The top elections official in Georgia is Secretary of State Brian Kemp. Kemp is also a far-right Republican running for governor in one of the nation’s most competitive and closely watched races.
Common sense suggests the GOP candidate would recognize his conflict of interest — Kemp shouldn’t officially oversee his own election, deciding, among other things, who gets to vote — and stand aside, but that’s not happening. Georgians are simply supposed to trust that he’ll be responsible and even-handed.
As Rachel noted on the show last night, that’s not working out especially well.
Last year, for example, the far-right Republican’s office canceled over 600,000 voter registrations. This year, as the Associated Press reported this week, Kemp is raising even more questions about his official actions.
Marsha Appling-Nunez was showing the college students she teaches how to check online if they’re registered to vote when she made a troubling discovery. Despite being an active Georgia voter who had cast ballots in recent elections, she was no longer registered.
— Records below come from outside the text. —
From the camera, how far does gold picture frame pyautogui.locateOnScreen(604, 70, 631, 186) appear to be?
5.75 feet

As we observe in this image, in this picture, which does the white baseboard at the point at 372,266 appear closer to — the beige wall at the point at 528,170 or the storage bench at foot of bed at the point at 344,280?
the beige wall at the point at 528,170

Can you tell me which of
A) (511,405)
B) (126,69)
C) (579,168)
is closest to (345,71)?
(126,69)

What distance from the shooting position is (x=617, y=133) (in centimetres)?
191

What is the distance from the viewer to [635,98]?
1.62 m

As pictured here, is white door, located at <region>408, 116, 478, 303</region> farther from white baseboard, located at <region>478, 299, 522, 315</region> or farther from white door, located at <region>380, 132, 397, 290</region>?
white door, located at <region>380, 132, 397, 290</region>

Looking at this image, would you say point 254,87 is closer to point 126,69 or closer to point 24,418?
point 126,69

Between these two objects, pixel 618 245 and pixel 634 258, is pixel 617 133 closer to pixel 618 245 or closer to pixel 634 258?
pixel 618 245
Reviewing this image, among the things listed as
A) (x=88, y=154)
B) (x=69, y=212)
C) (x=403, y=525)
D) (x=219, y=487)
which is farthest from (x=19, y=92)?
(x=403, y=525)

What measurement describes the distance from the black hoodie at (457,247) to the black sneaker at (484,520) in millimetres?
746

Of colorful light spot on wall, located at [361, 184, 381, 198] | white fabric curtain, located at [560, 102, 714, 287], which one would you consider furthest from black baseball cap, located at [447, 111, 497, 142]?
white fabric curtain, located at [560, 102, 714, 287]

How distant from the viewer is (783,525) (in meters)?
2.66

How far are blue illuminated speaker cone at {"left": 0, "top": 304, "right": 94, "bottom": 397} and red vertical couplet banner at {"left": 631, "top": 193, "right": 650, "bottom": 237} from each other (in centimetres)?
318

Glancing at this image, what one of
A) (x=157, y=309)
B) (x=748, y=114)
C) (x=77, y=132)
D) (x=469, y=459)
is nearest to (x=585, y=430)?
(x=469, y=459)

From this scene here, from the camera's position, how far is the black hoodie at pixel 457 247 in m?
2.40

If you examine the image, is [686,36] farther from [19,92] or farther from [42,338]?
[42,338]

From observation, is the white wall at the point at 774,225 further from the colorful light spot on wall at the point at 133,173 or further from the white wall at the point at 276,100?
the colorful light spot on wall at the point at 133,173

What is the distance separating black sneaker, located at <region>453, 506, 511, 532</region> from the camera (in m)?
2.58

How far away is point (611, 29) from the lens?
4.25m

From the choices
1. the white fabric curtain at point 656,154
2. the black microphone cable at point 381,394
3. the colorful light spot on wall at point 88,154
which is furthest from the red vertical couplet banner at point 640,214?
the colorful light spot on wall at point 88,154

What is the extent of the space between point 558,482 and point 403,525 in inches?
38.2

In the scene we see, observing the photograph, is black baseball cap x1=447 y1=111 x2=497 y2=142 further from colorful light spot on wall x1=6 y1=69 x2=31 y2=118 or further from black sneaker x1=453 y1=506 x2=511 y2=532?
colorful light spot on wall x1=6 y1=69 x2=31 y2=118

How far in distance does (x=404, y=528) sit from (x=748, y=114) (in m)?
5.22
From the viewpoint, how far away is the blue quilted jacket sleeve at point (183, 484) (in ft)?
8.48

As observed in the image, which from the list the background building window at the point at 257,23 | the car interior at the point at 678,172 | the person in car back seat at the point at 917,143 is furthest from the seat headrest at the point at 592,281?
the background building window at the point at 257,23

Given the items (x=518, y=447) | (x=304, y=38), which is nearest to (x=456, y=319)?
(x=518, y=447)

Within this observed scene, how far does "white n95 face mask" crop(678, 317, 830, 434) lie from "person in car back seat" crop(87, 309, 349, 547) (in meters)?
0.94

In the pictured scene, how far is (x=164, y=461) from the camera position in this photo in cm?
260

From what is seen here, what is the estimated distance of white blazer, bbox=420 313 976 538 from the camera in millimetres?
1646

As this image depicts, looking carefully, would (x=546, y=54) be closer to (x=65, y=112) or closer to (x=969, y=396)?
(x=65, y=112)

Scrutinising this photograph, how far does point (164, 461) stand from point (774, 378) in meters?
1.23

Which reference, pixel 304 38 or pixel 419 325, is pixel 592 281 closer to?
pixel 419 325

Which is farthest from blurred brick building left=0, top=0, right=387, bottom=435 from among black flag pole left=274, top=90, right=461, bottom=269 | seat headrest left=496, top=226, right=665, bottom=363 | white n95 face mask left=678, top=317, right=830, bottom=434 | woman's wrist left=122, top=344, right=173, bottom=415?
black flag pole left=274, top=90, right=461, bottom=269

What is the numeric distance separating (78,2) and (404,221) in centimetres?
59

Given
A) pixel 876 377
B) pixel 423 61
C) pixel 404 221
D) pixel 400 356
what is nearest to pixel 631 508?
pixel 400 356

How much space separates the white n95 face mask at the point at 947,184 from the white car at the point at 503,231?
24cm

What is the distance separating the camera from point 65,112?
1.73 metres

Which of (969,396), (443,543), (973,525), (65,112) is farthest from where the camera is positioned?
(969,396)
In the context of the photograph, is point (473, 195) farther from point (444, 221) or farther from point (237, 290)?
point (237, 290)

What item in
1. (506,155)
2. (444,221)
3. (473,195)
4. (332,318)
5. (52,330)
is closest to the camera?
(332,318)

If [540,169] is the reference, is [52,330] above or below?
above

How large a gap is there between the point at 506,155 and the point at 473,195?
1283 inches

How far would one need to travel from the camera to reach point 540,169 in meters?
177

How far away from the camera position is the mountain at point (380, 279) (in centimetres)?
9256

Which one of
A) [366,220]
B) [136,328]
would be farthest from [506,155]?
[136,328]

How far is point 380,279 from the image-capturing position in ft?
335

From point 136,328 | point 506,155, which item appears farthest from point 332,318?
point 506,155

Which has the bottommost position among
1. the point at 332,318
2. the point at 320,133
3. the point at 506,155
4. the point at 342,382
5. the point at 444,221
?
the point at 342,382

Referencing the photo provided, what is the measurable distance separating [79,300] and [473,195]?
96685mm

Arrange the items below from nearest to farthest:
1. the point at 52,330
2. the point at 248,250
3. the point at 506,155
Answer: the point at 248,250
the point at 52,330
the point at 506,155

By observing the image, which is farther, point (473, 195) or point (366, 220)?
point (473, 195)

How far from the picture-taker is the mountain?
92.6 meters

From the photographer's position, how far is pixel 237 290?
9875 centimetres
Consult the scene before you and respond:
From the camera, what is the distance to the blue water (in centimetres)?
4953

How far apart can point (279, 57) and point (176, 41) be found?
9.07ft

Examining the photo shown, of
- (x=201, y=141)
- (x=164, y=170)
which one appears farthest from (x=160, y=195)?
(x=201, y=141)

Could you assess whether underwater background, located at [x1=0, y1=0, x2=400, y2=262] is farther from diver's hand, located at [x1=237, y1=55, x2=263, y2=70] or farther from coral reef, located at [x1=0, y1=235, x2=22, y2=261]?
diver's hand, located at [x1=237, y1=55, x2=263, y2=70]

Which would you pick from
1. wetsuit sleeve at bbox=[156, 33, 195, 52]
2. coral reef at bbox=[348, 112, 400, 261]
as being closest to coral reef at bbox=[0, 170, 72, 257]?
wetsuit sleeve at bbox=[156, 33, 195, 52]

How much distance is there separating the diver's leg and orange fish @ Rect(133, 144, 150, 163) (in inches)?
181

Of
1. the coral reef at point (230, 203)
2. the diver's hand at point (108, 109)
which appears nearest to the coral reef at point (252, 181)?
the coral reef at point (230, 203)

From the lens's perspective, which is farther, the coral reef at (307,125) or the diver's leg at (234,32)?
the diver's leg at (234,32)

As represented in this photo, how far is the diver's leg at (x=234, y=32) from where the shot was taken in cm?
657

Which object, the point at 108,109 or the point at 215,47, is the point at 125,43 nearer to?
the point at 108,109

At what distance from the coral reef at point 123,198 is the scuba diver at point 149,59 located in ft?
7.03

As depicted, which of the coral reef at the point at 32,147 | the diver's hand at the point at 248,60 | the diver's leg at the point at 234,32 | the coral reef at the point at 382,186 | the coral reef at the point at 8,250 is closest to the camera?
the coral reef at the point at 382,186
“I was kind of shocked,” said Appling-Nunez, who moved from one Atlanta suburb to another in May and believed she had successfully changed her address on the voter rolls.
“I’ve always voted. I try to not miss any elections, including local ones,” Appling-Nunez said.
She tried re-registering, but with about one month left before a November election that will decide a governor’s race and some competitive U.S. House races, Appling-Nunez’s application is one of over 53,000 sitting on hold with Georgia Secretary of State Brian Kemp’s office. And unlike Appling-Nunez, many people on that list — which is predominantly black, according to an analysis by The Associated Press — may not even know their voter registration has been held up.
One of the underlying problems is that Kemp implemented a system called “exact match.” In practice, if you’ve hyphenated your last name after getting married, or you sometimes use your middle initial, your name may not exactly match the listing in state files.